VOTRE CONSIGNE: Pourriez-vous écrire la suite du texte ci-dessous sur les traditions de Noël en Provence, en reprenant juste après sa dernière phrase ?

----- TEXTE RETENU -----

Dans la douceur de l’hiver, la Provence a revêtu son habit de Noël. Marchés au santon, pastorales, crèches animées et Gros souper animent notre escapade.
Pas de neige dans la campagne provençale mais le ciel a bien été dégagé par le mistral et des étoiles scintillent dans le bleu de la nuit. A quelques heures de Noël, dans les villages provençaux, la magie a opéré. Il faut dire qu’ici, les traditions calendales sont encore très vivantes et, de la Sainte-Barbe à la Chandeleur, pas une semaine ne passe sans que l’on prépare Noël.

©OT Aix-en-Provence
De marchés en foires
Durant le temps de l’Avent et jusqu’au 24 décembre, les marchés de Noël animent la Provence. D’Aix-en-Provence à Marseille en passant par Martigues et Saint-Rémy-de-Provence, il flotte comme un air de fête qui met des étoiles dans les yeux des petits et des grands. On replonge en enfance en humant les doux parfums de fleur d’oranger qui s’échappent de la pompe à l’huile, au marché des 13 desserts. On déambule parmi les étals à la recherche des meilleurs produits pour préparer le souper de Noël. On y fait le plein de cadeaux artisanaux : un savon de Marseille, une poterie, une cigale en céramique ou en cire, une bougie, des douceurs provençales... L’occasion de faire découvrir à ses proches des produits locaux de qualité. On y découvre aussi le savoir-faire ancestral des maîtres santonniers présents dans les Foires aux santons. Celles de Marseille et d’Aix-en-Provence rassemblent, dit-on, les meilleurs qui, pour l’occasion, ouvrent aussi les portes de leur atelier. De quoi rapporter quelques personnages d’argile dans ses bagages. D’ailleurs, la coutume veut que l’on en ajoute un nouveau chaque année dans sa crèche. Pour trouver l’inspiration, on ne manque pas de visiter une crèche dans un des villages provençaux. Celle, animée, d’Allauch près de Marseille est incontournable avec ses 600 santons qui nous invitent au voyage au cœur de la Provence d’autrefois.

----- EXTRAIT DE DONNÉES -----

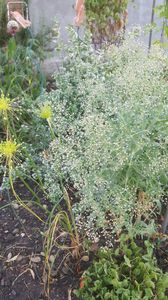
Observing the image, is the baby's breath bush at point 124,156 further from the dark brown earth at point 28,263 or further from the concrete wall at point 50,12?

-----

RÉPONSE RÉDIGÉE:
©Muriel Pellegrin ADT Vaucluse Provence
Des visites gourmandes
Aix-en-Provence est sans doute la ville la plus douce de la région. Impossible en effet de ne pas succomber à la spécialité locale, le calisson, fabriqué avec du sucre, des amandes douces et de la pâte de melon confit depuis le XVe siècle. A la Fabrique de la Confiserie du Roy René, on peut venir librement suivre le travail des confiseurs et les étapes de production. Abrité à l’étage, le Musée du Calisson nous invite à traverser le temps et les saisons. En présence d’un maitre-confiseur, l’atelier au sein de la boutique du centre ville permet de réaliser soi-même les ‘‘câlins’’ provençaux de manière artisanale, sur les machines historiques de la Confiserie.
Autre temple de la gourmandise à deux pas de la ville : la Chocolaterie Puyricard. Visite du laboratoire, atelier et stage créatif, on s’offre une plongée en famille dans ce monde fascinant et on repart avec une boîte de ces délicieux chocolats artisanaux.
La fin d’année en Provence correspond aussi à la saison de récolte de l’olive et à l’élaboration de l’huile d’olive dont l’AOC Huile d’Olive d’Aix-en-Provence. Durant tout le mois de décembre et de janvier, les moulins ouvrent leurs portes aux visiteurs et fêtent l’huile d’olive nouvelle. Voilà de quoi offrir des paniers bien gourmands.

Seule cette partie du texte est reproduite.